Cependant, le groupe de réflexion Fedesarrollo indique que l'investissement brut en capital fixe, qui exclut les stocks, a diminué de 8,9 % en 2023 pour atteindre son niveau le plus bas en 18 ans. Il blâme également les politiques de Petro, son directeur Luis Fernando Mejia avertissant qu'une croissance économique plus faible entraînerait une baisse des recettes fiscales et une augmentation de la dette publique.

Un comité indépendant a déclaré cette semaine que la Colombie ne respecterait pas sa règle fiscale, destinée à empêcher la détérioration des finances publiques, cette année si les dépenses prévues pour 2024 étaient effectuées.

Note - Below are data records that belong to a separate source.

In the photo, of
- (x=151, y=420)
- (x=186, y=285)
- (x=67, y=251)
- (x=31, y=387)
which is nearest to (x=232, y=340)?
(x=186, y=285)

Au début du mois, le ministre du commerce, German Umana, a dissipé les craintes et souligné l'amélioration des investissements directs étrangers l'année dernière, qui, selon lui, devraient augmenter de 4 % cette année.

Selon Munir Jalil, économiste en chef de BTG Pactual pour la région andine, il est probable que les investisseurs internationaux ne suivent pas les commentaires et les messages de Petro sur les réseaux sociaux et qu'ils aient des stratégies d'investissement à plus long terme.

"On pourrait presque dire que les étrangers ont plus confiance dans le pays que les locaux", a déclaré M. Umana à Reuters, tout en exhortant les Colombiens à donner une chance au changement politique.

"À moyen terme, nous transformons un modèle de développement qui n'a pas changé depuis 30 ans.